### [DATA FOR THIS EXERCISE]
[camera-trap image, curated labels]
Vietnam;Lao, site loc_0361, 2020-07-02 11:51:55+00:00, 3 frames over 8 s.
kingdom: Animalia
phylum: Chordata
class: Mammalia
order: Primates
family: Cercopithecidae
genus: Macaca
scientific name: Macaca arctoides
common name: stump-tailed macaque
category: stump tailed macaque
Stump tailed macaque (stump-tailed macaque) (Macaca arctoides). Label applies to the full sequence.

### [WORK REQUIRED]
Could you copy exactly the line containing "Vietnam;Lao, site loc_0361, 2020-07-02" and each line after it through the end of the records, and nothing else?

### [RESPONSE AREA]
Vietnam;Lao, site loc_0361, 2020-07-02 11:51:55+00:00, 3 frames over 8 s.
kingdom: Animalia
phylum: Chordata
class: Mammalia
order: Primates
family: Cercopithecidae
genus: Macaca
scientific name: Macaca arctoides
common name: stump-tailed macaque
category: stump tailed macaque
Stump tailed macaque (stump-tailed macaque) (Macaca arctoides). Label applies to the full sequence.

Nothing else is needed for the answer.